Anthon van der Neut
Ruamel
Software development manager
Ruamel
Software development manager
The behaviour of most programs, even those normally used via their GUI, can be changed by starting the program with some arguments, usually from the command line.
The interpretation of these arguments, command line (argument) parsing, is up to the program, but various libraries exist that provide both a standardised way of interpreting these arguments, as well as extra functionality, such as generation of nicely formatter help information.
In this talk I will first provide some terminology and give a examples of
different assumptions in command line parsing, focussing on Unix utilities.
I will describe how these influenced the standard library routines getopt
,
optparse
and argparse
, focussing on the latter and comparing that with
alternatives such as click
and docopt
. Some of these libraries and
enhancements thereof re-use, and extend, already specified information, such as
function/method arguments.
I will touch on the related topics of late casting/interpretation of arguments.

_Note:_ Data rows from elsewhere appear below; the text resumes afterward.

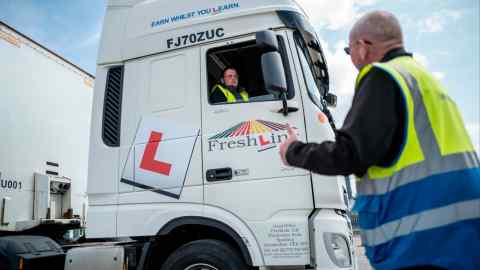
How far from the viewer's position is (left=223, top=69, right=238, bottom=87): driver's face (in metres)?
3.67

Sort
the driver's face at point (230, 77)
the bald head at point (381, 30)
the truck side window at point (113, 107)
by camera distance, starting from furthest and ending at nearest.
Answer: the truck side window at point (113, 107) → the driver's face at point (230, 77) → the bald head at point (381, 30)

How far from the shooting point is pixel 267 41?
317 cm

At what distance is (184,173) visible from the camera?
3.48m

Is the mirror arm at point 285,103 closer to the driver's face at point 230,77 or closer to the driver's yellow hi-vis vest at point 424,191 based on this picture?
the driver's face at point 230,77

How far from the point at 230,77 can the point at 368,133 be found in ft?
7.84

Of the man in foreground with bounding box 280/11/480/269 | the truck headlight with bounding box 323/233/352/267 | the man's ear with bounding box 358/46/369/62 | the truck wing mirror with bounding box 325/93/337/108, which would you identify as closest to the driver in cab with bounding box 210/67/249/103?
the truck wing mirror with bounding box 325/93/337/108

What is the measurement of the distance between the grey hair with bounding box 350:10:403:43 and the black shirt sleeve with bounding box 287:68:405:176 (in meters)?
0.24

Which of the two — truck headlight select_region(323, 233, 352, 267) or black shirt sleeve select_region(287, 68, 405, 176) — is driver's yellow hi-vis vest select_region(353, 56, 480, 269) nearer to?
black shirt sleeve select_region(287, 68, 405, 176)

And also on (intelligent) command line completion, and problems for users of Python based command line programs.
For several years I used my home-brew, semi-declarative, way of specifying
command line arguments by enhancing argparse
. Then I switched to a fully
configuration based system. I will describe its pros and cons of each, and how
it was possible to largely automate that switch with example configurations.
This system initially generated argparse
code for the 200+ utilities it is
used for and worked fine for a few years. Recently it was changed to generatie
more simple Python code, this doubled the generated code size, but halved the
startup time of my programs.
I will finish by describing further steps in generating code, including that of completions, and how Zig comes into play.
The code for this project is open source.